I’m not predicting a revolution here—in general, I would never predict a revolution, because I don’t think they’re predictable—but I do think we’ll learn a lot from how things play out in public opinion. In particular, we’ll learn about the ability of the Kremlin’s media machine to shift public opinion, taking someone well known to most Russians as a positive figure and making them believe his death was, if not deserved, at least inconsequential.
We will also learn something about the extent to which Russians’ loyalty adheres narrowly to Putin, or more broadly to the ideology of war. If ordinary Russians come to the conclusion that Prigozhin was assassinated but do not buy the line that he was a traitor, they will face a choice: support Putin, or support the cause for which Putin has asked them to sacrifice. History suggests that most Russians will break on the side of Putin, but, as the investment bankers tell us, past performance is not a predictor of future results.

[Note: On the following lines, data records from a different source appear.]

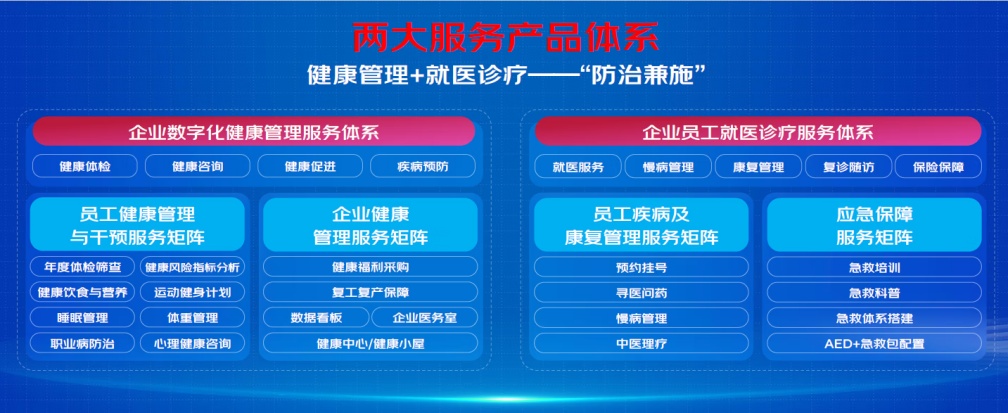 两大服务产品体系

健康管理+就医诊疗——“防治兼施”

企业数字化健康管理服务体系

健康体检 健康咨询 健康促进 疾病预防

员工健康管理与干预服务矩阵

年度体检筛查 健康风险指标分析
健康饮食与营养 运动健身计划
睡眠管理 体重管理
职业病防治 心理健康咨询

企业健康管理服务矩阵

健康福利采购
复工复产保障
数据看板 企业医务室
健康中心/健康小屋

企业员工就医诊疗服务体系

就医服务 慢病管理 康复管理 复诊随访 保险保障

员工疾病及康复管理服务矩阵

预约挂号
寻医问药
慢病管理
中医理疗

应急保障服务矩阵

急救培训
急救科普
急救体系搭建
AED+急救包配置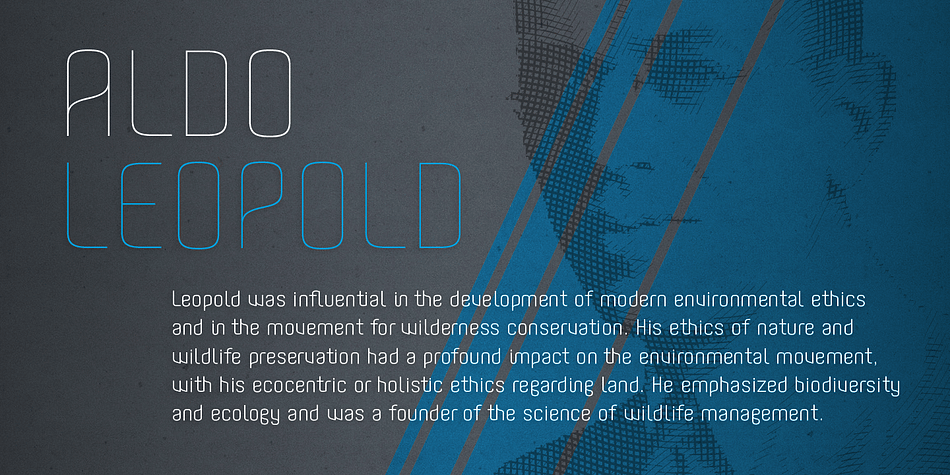 ALDO
LEOPOLD

Leopold was influential in the development of modern environmental ethics and in the movement for wilderness conservation. His ethics of nature and wildlife preservation had a profound impact on the environmental movement, with his ecocentric or holistic ethics regarding land. He emphasized biodiversity and ecology and was a founder of the science of wildlife management.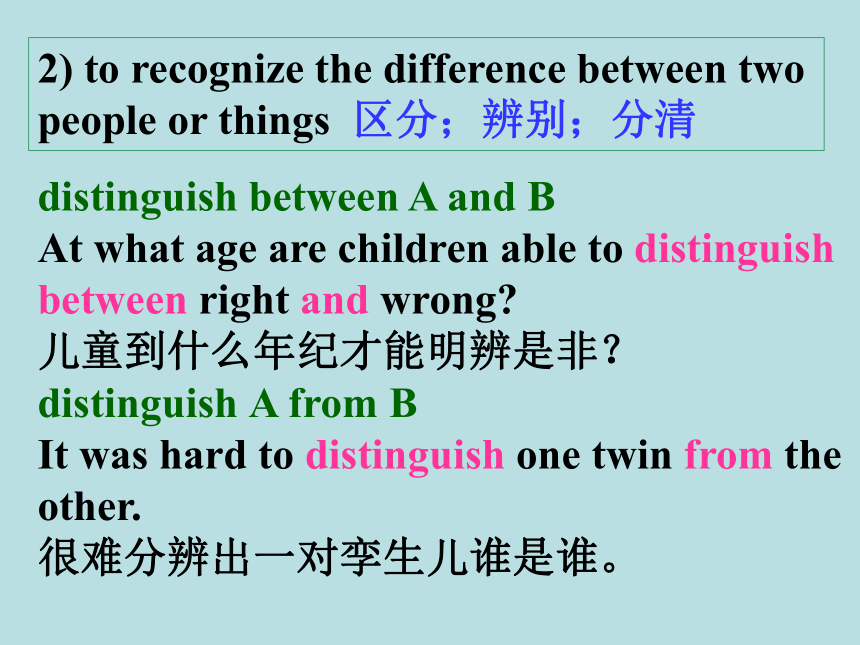 2) to recognize the difference between two people or things 区分；辨别；分清

distinguish between A and B
At what age are children able to distinguish between right and wrong?
儿童到什么年纪才能明辨是非？
distinguish A from B
It was hard to distinguish one twin from the other.
很难分辨出一对孪生儿谁是谁。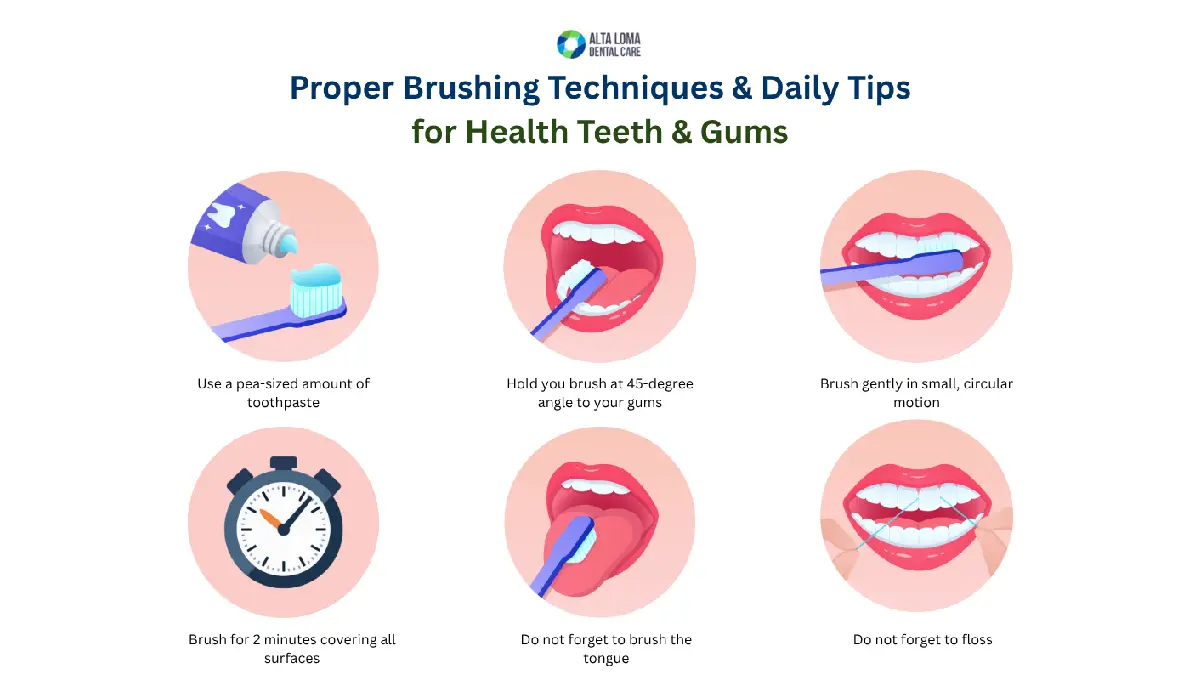 ALTA LOMA DENTAL CARE

Proper Brushing Techniques & Daily Tips for Health Teeth & Gums

Use a pea-sized amount of toothpaste

Hold you brush at 45-degree angle to your gums

Brush gently in small, circular motion

Brush for 2 minutes covering all surfaces

Do not forget to brush the tongue

Do not forget to floss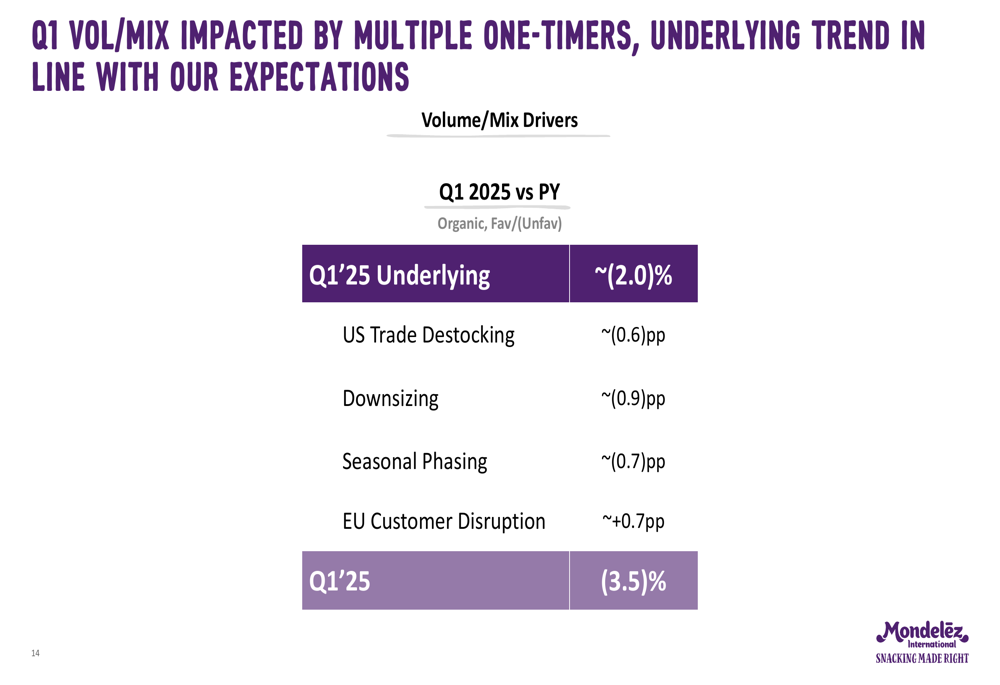 Q1 VOL/MIX IMPACTED BY MULTIPLE ONE-TIMERS, UNDERLYING TREND IN LINE WITH OUR EXPECTATIONS

Volume/Mix Drivers

Q1 2025 vs PY

Organic, Fav/(Unfav)

| Q1'25 Underlying | ~(2.0)% |
|---|---|
| US Trade Destocking | ~(0.6)pp |
| Downsizing | ~(0.9)pp |
| Seasonal Phasing | ~(0.7)pp |
| EU Customer Disruption | ~+0.7pp |
| Q1'25 | (3.5)% |

14

Mondelēz International

SNACKING MADE RIGHT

For all of this, social context is key. Individual Russians—whether of the elite or ordinary variety—may have their own views about all of this, but those views will be shaped powerfully, if not outright determined, by their social interactions. When faced with a fundamentally unknowable reality (was it, or was it not, an assassination?), social theory tells us, people tend to look around them for clues about how to fill in the blanks. Some people may be content to believe something no one around does, but most seek consensus. Indeed, the search for that consensus is the impetus behind most conversations that most people have about politics and current affairs. Hence the earlier reference to tens of millions of dinner-table conversations: that’s where the final calculus of the Prigozhin affair will take shape.